Ovunque tu

Vorrei urlare ai termini dell’afonia il tuo nome e nominare tutte le faccende del mondo con il tuo santo e dannato nome.

Inesorabilmente immersa nella vita

E vorrei non finisse, il tulle sotto le tue gonne. Vorrei che tutti i santi, che sono stati chiamati, ci rimanessero a lungo sulla pelle alzata. Vorrei arrivasse una gru, un furgone, un braccio meccanico ed un mago; e si facesse della casa con la polvere – una torre per gli uccelli, e gli uomini con le costole predisposte allo spicco. Vorrei guardarvi fino gli occhi che dimenticano. Vorrei la vita fosse qui. Paziente, inesorabile; che si prepara a Lucifero ed alle sue lacrime – perché ci sia anche e soprattutto per lui un fortino dove coricare le corna ed i mignoli. Vorrei fossimo urgenti. E senza idealismi davanti le flotte, le masse, le folle, le piene – davanti a chi non abbandona. Vorrei essere – con Voi – e da nessuna altra parte.

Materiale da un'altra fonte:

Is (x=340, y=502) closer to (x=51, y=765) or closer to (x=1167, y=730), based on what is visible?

Incompiutezza di un paradiso germogliato in un affitto popolare

E’ accaduto in un letto per una persona. Nella stanza dei bambini con l’ottone ed il pomolo di Wendy. Qualche scatolone ancora alla rinfusa dietro l’armadio chiuso a chiave. La chiave pendente. Non sapevamo di poterci amare così. Infatti è stato troppo. Ed al primo stridore di pelle, il corpo già non ci stava più. Mi hai messo la testa contro il ventre, pareva volessi schiacciarla, rimandarla dentro. Come fosse già stata un poco anche roba tua. E dentro fa meno rumore, fa meno fraintendimento, fa meno presa di coscienza. Ma non ci entrava la mia testa, nel tuo ventre, sulla tua mano. Non ci entrava. Allora è rimasta cosi. Una testa vagante. In esilio. Con l’odore appena smunto e condizionale. Con il rancido per la realtà che resta. Monca.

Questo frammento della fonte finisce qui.